=== EXERCISE OBJECTIVE ===
Can you quote exactly the stretch of lines from the one with "Using the image" through the final line of the material, both ends included?

=== PROVIDED INFORMATION ===
-*-
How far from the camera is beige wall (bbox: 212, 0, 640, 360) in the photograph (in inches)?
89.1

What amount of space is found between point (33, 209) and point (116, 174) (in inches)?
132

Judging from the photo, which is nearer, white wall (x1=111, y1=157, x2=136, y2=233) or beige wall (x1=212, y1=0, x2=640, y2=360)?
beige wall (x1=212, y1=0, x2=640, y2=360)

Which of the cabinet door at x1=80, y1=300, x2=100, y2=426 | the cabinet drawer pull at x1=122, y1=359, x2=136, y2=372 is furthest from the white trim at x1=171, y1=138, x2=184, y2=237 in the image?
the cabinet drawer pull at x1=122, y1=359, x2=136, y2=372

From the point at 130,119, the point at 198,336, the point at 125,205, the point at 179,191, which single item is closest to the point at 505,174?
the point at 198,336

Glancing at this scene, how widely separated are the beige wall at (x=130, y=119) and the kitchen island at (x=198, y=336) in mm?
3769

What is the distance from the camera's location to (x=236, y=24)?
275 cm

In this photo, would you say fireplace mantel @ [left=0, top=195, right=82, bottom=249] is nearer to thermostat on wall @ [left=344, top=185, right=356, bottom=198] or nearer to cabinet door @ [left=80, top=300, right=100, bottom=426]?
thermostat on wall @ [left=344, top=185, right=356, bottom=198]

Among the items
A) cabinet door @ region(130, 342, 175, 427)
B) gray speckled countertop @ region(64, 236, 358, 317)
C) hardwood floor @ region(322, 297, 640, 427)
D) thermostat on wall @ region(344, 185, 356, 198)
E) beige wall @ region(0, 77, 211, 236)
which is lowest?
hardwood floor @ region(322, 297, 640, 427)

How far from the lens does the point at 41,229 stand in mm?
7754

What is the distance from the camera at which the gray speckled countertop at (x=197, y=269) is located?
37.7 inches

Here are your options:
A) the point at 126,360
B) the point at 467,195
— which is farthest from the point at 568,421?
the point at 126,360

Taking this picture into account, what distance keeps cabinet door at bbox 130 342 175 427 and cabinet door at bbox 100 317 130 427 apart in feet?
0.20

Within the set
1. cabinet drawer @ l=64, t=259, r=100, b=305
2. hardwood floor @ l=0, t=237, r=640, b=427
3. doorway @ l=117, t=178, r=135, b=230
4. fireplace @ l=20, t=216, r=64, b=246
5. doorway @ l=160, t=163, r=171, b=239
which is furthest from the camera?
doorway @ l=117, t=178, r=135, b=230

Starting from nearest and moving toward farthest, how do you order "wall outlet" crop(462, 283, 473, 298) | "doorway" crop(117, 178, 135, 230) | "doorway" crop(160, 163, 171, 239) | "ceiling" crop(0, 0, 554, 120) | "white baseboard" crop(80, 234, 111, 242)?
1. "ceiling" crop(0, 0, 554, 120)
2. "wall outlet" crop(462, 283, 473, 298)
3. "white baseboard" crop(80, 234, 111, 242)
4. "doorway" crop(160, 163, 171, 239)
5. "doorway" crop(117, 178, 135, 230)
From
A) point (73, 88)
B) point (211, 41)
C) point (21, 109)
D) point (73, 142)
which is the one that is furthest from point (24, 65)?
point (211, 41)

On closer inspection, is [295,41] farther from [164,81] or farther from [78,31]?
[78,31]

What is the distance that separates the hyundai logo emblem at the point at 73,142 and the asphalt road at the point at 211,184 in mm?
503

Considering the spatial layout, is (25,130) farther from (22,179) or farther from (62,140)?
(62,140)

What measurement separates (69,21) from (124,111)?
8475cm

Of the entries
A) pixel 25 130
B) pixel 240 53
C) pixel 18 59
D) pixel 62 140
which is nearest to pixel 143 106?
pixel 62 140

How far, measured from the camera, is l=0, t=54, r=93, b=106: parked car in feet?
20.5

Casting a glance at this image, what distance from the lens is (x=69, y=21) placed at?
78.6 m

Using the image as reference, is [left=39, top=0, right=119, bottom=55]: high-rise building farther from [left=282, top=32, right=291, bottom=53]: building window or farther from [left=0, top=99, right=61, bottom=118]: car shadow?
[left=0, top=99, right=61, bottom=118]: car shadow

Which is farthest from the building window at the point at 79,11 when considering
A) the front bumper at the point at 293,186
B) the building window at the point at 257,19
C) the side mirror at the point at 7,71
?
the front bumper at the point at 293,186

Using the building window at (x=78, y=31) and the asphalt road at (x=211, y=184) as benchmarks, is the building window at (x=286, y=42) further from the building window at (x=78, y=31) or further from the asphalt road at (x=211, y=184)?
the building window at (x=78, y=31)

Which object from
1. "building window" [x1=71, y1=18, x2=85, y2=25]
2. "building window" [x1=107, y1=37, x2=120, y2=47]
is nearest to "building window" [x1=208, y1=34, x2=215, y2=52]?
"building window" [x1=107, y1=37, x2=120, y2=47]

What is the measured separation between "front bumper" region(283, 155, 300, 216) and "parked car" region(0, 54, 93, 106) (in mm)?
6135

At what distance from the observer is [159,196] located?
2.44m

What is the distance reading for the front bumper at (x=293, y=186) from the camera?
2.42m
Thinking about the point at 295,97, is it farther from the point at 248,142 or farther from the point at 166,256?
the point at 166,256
-*-
=== SOLUTION TO THIS TASK ===
Using the image as reference, is [left=39, top=0, right=119, bottom=55]: high-rise building farther from [left=282, top=32, right=291, bottom=53]: building window or farther from [left=0, top=99, right=61, bottom=118]: car shadow?
[left=0, top=99, right=61, bottom=118]: car shadow

Which is farthest from the building window at the point at 79,11 when considering
A) the front bumper at the point at 293,186
B) the building window at the point at 257,19
C) the side mirror at the point at 7,71
?
the front bumper at the point at 293,186

Using the building window at (x=78, y=31) and the asphalt road at (x=211, y=184) as benchmarks, is the building window at (x=286, y=42) further from the building window at (x=78, y=31) or further from the asphalt road at (x=211, y=184)?
the building window at (x=78, y=31)

Which object from
1. "building window" [x1=71, y1=18, x2=85, y2=25]
2. "building window" [x1=107, y1=37, x2=120, y2=47]
is nearest to "building window" [x1=208, y1=34, x2=215, y2=52]?
"building window" [x1=107, y1=37, x2=120, y2=47]

What is the measured separation between "front bumper" region(283, 155, 300, 216) and "parked car" region(0, 54, 93, 106) (in mm)?
6135

At what distance from the observer is [159,196] located?
2.44m

What is the distance reading for the front bumper at (x=293, y=186) from the camera?
2.42m
Thinking about the point at 295,97, is it farther from the point at 248,142 or farther from the point at 166,256?
the point at 166,256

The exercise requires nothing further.